According to Samer M. Ali,
In retrospect we can discern four overlapping persona types for poetesses in the Middle Ages: the grieving mother/sister/daughter (al-Khansāʾ, al-Khirniq bint Badr, and al-Fāriʿah bint Shaddād), the warrior-diplomat (al-Hujayjah), the princess (al-Ḥurqah, ʿUlayyah bint al-Mahdī, and Walladah bint al-Mustakfī), and the courtesan-ascetic (ʿArīb, Shāriyah, and Rābiʿah al-ʿAdawīyah). Rābiʿah’s biography in particular projects a paradoxical persona that embodies the complementary opposites of sexuality and saintliness.

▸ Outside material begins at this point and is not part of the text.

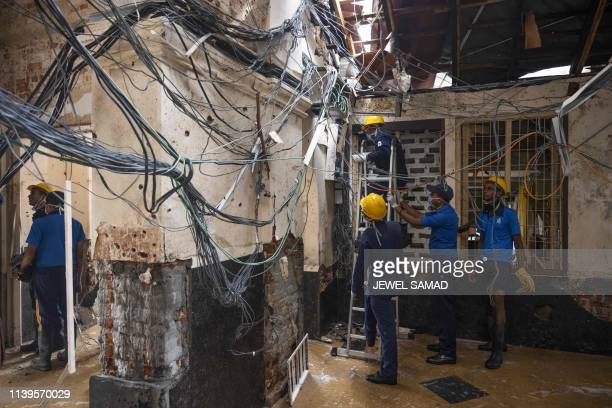 Sri Lankan Navy soldiers check electric lines inside St. Anthony's Shrine in Colombo on April 27 following a series of bomb blasts targeting churches...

While most Arabic-speaking medieval woman poets were Muslim, of the three probable medieval female Jewish poets whose work has survived, two composed in Arabic: Qasmūna bint Ismāʿil and the sixth-century Sarah of Yemen (the remaining, Hebrew-language poet being the anonymous wife of Dunash ben Labrat).

Anthologies and studies

Anthologies
 Classical Poems by Arab Women: A Bilingual Anthology, ed. and trans. by Abdullah al-Udhari (London: Saqi Books, 1999),  [includes facing Arabic texts and English translations]
 Dīwān de las poetisas de al-Andalus, ed. by Teresa Garulo (Madrid 1986)
 Poesía femenina hispanoárabe, ed. and trans. by María Jesús Rubiera Mata (Madrid 1990)
 Nisāʾ min al-Andalus, ed. by Aḥmad Khalīl Jumʻah (Damascus: al-Yamāmah lil-Ṭibāʻah wa-al-Nashr wa-al-Tawzīʻ, 2001) [نسـاء من الأندلس, أحمد خليل جمعة].
 Rubiera Máta, María Jesús, Poesía feminina hispanoárabe (Madrid: Castalia, 1989)
 We Wrote in Symbols: Love and Lust by Arab Women Writers, ed. by Selma Dabbagh (London: Saqi Books, 2021), 
 Ibn al-Sāʿī, Consorts of the Caliphs: Women and the Court of Baghdad, ed. and trans. by Shawkat M. Toorawa, Library of Arabic Literature (New York: New York University Press, 2017), , Arabic text

Studies
 Hammond, Marlé, Beyond Elegy: Classical Arabic Women's Poetry in Context (Oxford: Oxford University Press, 2010), 
 Myrne, Pernilla, Female Sexuality in the Early Medieval Islamic World: Gender and Sex in Arabic Literature, The Early and Medieval Islamic World (London: I. B. Tauris, 2020)

Known female poets
The following list of known women poets is based on (but not limited to) Abdullah al-Udhari's Classical Poems by Arab Women. It is not complete.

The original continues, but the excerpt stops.